_Given passage_.
◇ ◇ ◇ ◇ ◇

Severity: Critical Alert
Exit/Entry: Officials in Rwanda shorten curfew hours and ease coronavirus disease-related movement restrictions between Rusizi and other districts.
Alert Begins 11 Sep 2020 07:36 PM UTC
Alert Expires 25 Sep 2020 11:59 PM UTC
- Incident: Restrictions
- Location(s): Nationwide (map)
- Time Frame: Indefinite
- Impact: Business and transport disruptions; heightened security
As of Sept. 10, authorities in Rwanda have shortened the nation's curfew to 2100-0500 as part of efforts to ease restrictions put in place to curb the spread of coronavirus disease (COVID-19). Per the most recent directives, movement restrictions imposed between Rusizi and other districts will be lifted, provided travelers adhere to strict health and safety guidelines.
Authorities have previously eased several COVID-19 restrictions. Domestic and international flights have resumed. International passengers arriving at Kigali International Airport (KGL) airport must present a negative COVID-19 polymerase chain reaction (PCR) test taken within 120 hours prior to departure. In addition, all arriving passengers are required to quarantine at a designated hotel for a minimum of 24 hours in order to complete a second COVID-19 test. Restaurants, hotels, shops, and tourism services have resumed limited operations but must comply with social distancing guidelines. Officials require all traders to accept digital payments as alternative forms of payment. Places of worship are permitted to resume services. National parks are now open to visitors who have tested negative for COVID-19.

◇ ◇ ◇ ◇ ◇

Write the next part of the Rwanda COVID-19 restrictions alert, picking up after its final sentence.

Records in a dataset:
◇ ◇ ◇ ◇ ◇

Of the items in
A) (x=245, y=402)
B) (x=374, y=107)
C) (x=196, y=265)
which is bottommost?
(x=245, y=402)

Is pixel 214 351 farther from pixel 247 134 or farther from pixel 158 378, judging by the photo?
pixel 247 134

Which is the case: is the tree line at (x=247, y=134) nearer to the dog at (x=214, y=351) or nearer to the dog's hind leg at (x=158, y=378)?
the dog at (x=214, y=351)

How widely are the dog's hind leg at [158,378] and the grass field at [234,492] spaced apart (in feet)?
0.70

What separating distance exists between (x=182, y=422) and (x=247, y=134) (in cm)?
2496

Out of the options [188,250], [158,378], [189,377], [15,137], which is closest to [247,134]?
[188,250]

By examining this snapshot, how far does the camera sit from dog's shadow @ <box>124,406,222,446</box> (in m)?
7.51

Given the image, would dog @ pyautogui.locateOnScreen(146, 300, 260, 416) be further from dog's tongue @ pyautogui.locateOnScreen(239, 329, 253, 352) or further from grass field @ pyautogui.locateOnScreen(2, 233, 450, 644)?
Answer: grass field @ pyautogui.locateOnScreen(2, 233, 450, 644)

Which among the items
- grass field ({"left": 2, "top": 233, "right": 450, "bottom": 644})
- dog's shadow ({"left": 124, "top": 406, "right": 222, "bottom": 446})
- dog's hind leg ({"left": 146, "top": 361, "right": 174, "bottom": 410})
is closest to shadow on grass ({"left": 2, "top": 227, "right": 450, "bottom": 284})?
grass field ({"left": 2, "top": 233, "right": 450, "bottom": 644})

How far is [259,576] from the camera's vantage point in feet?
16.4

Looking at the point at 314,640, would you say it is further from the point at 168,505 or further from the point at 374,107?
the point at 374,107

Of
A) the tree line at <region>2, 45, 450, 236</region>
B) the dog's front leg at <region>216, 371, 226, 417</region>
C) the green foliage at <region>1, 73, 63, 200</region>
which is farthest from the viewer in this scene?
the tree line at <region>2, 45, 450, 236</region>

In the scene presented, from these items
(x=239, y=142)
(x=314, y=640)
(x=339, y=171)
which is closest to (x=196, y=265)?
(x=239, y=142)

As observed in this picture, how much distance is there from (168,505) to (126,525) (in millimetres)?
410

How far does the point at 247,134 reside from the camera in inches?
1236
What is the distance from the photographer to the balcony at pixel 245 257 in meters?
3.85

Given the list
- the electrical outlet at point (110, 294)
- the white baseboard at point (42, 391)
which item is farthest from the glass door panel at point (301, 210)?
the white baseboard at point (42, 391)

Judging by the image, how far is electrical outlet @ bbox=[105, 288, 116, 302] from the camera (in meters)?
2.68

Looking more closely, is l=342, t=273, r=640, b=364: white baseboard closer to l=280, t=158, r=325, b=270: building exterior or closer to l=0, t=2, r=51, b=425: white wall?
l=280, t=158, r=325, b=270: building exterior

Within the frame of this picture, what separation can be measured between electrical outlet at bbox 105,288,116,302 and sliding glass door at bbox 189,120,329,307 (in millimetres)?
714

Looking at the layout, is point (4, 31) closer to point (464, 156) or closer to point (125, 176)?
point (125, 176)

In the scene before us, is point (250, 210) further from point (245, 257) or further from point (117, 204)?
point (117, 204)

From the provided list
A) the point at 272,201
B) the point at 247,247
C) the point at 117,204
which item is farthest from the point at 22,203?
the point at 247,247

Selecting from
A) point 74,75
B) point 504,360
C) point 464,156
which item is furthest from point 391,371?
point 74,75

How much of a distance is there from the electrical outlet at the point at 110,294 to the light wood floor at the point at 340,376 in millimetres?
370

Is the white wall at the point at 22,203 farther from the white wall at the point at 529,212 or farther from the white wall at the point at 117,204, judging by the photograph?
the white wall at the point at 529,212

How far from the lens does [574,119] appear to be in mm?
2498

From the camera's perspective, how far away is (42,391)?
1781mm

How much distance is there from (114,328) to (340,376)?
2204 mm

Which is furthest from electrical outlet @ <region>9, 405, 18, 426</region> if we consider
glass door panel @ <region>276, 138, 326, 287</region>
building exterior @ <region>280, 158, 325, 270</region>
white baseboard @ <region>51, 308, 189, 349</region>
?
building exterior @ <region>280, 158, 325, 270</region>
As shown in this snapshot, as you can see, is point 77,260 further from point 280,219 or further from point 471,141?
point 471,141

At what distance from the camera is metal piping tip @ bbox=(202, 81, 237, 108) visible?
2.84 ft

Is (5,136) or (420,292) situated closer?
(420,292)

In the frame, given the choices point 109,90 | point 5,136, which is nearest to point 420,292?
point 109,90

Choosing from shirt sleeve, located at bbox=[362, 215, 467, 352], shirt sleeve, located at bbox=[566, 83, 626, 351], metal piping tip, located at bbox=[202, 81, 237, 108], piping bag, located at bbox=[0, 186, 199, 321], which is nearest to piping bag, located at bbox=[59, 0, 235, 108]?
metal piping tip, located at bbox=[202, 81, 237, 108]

◇ ◇ ◇ ◇ ◇

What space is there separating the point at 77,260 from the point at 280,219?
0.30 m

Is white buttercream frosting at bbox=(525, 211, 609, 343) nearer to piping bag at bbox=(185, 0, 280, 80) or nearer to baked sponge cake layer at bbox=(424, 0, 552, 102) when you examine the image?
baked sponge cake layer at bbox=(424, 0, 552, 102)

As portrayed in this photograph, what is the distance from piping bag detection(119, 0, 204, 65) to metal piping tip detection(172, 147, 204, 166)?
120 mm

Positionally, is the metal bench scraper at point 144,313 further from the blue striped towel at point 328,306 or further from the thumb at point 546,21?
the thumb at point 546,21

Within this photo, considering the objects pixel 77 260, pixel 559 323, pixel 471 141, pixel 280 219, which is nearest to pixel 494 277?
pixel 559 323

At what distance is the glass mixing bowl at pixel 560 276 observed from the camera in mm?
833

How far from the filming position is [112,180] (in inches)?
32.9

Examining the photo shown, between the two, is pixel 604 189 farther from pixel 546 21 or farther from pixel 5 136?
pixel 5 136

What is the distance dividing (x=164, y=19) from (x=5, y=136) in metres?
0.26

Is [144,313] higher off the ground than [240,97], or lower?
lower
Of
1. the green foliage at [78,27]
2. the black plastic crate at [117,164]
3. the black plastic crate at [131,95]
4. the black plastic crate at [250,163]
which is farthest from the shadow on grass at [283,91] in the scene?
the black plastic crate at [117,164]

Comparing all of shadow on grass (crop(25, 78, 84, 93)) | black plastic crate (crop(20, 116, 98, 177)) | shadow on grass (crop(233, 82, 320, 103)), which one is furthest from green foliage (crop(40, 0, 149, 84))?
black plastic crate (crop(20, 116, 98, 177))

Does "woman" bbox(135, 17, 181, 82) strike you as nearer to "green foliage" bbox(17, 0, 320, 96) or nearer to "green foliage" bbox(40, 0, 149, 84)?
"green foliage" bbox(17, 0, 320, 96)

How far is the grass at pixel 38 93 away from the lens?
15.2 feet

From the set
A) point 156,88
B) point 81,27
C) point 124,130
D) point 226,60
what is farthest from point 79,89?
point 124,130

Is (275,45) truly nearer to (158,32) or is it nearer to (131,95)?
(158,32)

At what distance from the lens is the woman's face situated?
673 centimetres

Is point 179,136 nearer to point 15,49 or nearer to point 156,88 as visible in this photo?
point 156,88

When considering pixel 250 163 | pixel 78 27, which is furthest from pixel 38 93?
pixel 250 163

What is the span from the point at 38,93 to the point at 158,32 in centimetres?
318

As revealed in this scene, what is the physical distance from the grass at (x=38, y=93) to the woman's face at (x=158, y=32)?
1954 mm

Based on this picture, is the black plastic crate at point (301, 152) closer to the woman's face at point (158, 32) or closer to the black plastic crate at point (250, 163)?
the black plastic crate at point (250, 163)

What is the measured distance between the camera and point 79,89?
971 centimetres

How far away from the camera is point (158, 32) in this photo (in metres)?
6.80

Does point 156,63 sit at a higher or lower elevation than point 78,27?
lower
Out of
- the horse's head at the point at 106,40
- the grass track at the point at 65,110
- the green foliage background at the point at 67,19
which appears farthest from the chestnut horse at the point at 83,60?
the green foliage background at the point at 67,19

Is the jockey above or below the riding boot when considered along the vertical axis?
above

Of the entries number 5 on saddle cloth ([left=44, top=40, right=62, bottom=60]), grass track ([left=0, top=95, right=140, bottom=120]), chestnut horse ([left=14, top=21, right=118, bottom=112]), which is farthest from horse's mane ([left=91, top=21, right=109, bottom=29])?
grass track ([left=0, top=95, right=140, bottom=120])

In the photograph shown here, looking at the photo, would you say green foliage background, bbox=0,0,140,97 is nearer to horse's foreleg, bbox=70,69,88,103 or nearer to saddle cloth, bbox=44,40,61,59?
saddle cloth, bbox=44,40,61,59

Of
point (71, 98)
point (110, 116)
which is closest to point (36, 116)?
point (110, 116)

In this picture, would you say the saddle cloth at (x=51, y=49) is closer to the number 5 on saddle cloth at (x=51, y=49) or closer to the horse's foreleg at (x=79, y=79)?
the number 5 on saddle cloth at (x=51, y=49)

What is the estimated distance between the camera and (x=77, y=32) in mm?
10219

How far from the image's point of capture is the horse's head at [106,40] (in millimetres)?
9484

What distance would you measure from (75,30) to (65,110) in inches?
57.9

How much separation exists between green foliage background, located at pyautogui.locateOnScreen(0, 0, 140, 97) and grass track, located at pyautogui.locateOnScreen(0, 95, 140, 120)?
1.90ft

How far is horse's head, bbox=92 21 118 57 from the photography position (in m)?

◇ ◇ ◇ ◇ ◇

_Exercise response_.
The following measures remain in place:
- Individuals are required to wear protective face coverings while in public.
- Land borders remain closed, except for goods and cargo traffic, as well as returning Rwandan citizens and legal residents. All returnees are subjected to mandatory quarantine in accordance with existing health guidelines at their own cost.
- Schools and bars are closed until further notice.
- Funeral attendance may not exceed 30 persons.
- Government offices will remain open, albeit with only 30 percent of their staff working on-site at a time, while other employees work from home.
- Malls and markets may operate at 50-percent capacity.
- Mass gatherings are prohibited without special permission, and events must not exceed 30 percent of the venue's capacity.
All establishments that reopen and activities that resume are subject to strict health directives aimed at preventing the spread of COVID-19. Rwandan authorities review the country's preventive measures every 15 days and could reimpose, extend, further ease, or otherwise amend any restrictions with little-to-no notice depending on disease activity over the coming weeks.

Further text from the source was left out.